Patients suffering from rare diseases or life-threatening illnesses, like cancer, can often find that there are very few treatment options available to them. For these patients, accessing an investigational drug outside of the clinical trial setting could be the only viable option. Governments and health agencies across the world recognize the importance of providing pre-approval access to promising drugs that are still in development, and they have created country-specific guidelines to manage and regulate this. In the US, recently approved legislation means that patients now have two avenues for accessing investigational drugs, Right to Try and the FDA’s Expanded Access pathway.
However, while regulators are in support, in no country are they able to force a drug company to provide its drug to patient’s that are not enrolled in a clinical trial. Therefore, the decision to grant pre-approval drug access lies solely with the drug manufacturer. Because there are some key benefits associated with making investigational drugs available to patients, but also some obvious risks, companies have different approaches.
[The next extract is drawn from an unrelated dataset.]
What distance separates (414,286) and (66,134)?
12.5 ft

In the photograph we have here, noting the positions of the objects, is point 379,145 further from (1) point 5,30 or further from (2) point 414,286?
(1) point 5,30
Some choose to deny all requests they receive from patients; some grant limited access through a formal program with inclusion/exclusion criteria which are less stringent than the clinical trial; then, in smaller patient populations, some companies choose to provide access to any and all patients that inquire.
Most companies with drugs in Phase II or Phase III clinical trials will have their policy on pre-approval drug access published on their website. In the US, this is now a requirement under the 21st Century Cures Act, which was passed at the end of 2016. In their policy, companies should clearly state whether they have chosen to provide drug access outside of the clinical trial setting. If they do offer access, companies should provide guidance on how to make a request, along with the appropriate contact information, as well as details on how the company will review a request and how long it will take for the company to provide a response.
If a company decides not to allow preapproval access to its products, patients may be able to appeal the decision. However, fundamentally, there is nothing that can be done if the company is not on board. It is important for patients to understand that there are a number of valid reasons for refusing access to a product, such as supply issues, lack of resources, and preferences to focus on the clinical trial.